What is already impressive from the outside is equally as remarkable from within. The Skybridge houses a lounge, fitness studio, juice bar and hammam. The highlight remains the lap pool, which allows you to swim from one American Copper Building to the other while overlooking the city. Floor to ceiling windows provide uninterrupted views of the East River and Midtown Manhattan skyline. Stringent demands were inevitably made for the glazing. Glas Trösch and McGrory Glass collaborated to develop double insulating glass specifically for the project. The glass was made to allow for the best views while meeting the building’s strict energy requirements.

Highest bridge in the city
The glass Skybridge, suspended with the help of an imposing steel framework, serves as a unifying piece in the project’s design.
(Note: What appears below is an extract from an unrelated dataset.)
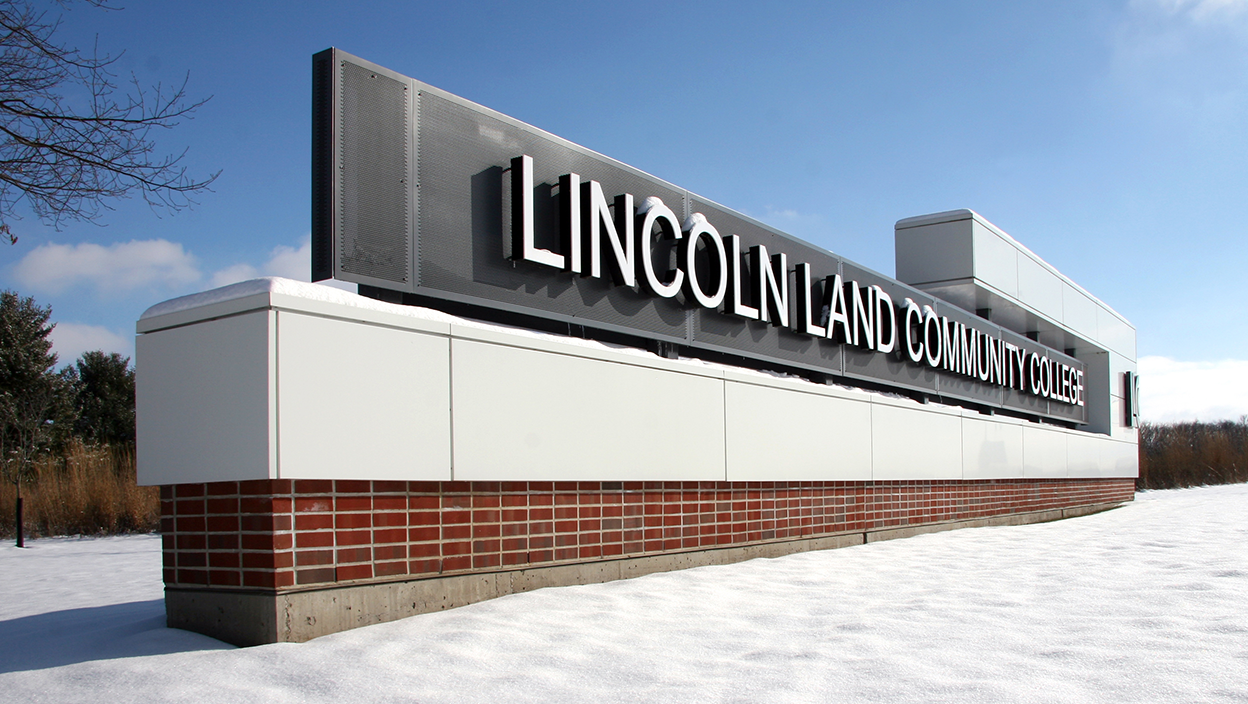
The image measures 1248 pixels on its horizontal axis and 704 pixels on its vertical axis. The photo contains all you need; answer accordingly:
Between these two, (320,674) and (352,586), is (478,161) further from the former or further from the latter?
(320,674)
It acts as both the structural link between the two skyscrapers and the home of the building’s amenities, bringing the East and West towers together. In addition to a swimming pool and fitness centre, the 5,600 square metre Skybridge offers open spaces where residents can work, play pool, or simply relax while also enjoying stunning views of New York City.

Fine gauze – spectacular views
All three floors of the Skybridge are made up of two laminated safety glass panes. A gauze with a metallic shimmering effect was laminated into the outer glass. This gives the façade an elegant yet unobtrusive sheen. The filigree mesh openings of the gauze allow plenty of daylight into the structure, but also offers basic solar protection. In combination with LUXAR anti-reflective glass from Glas Trösch, the pane structure also ensures internal visibility and transparency. It is glare-free, and even more importantly, low in the level of reflectance, even in the dark. The overall reflection value is just two percent, which not only enhances the view but also performs as a protection from bird strikes. The additional COMBI layer SILVERSTAR SELEKT meets all the energy requirements and offers optimum solar and heat protection as well as high daylight efficiency. The figures speak for themselves, with a total energy transmittance of 26 percent, a Ug value of 1.1 W/m2K and a light transmittance of 44 percent.

Together, the American Copper Buildings in Manhattan form an iconographic structure that combines sophisticated architectural design with intelligent engineering solutions. The Skybridge linking the two towers provides residents with the opportunity to watch the sunset glare-free, whether that may be from the poolside, on the running machine, or while playing a game of pool in the lounge.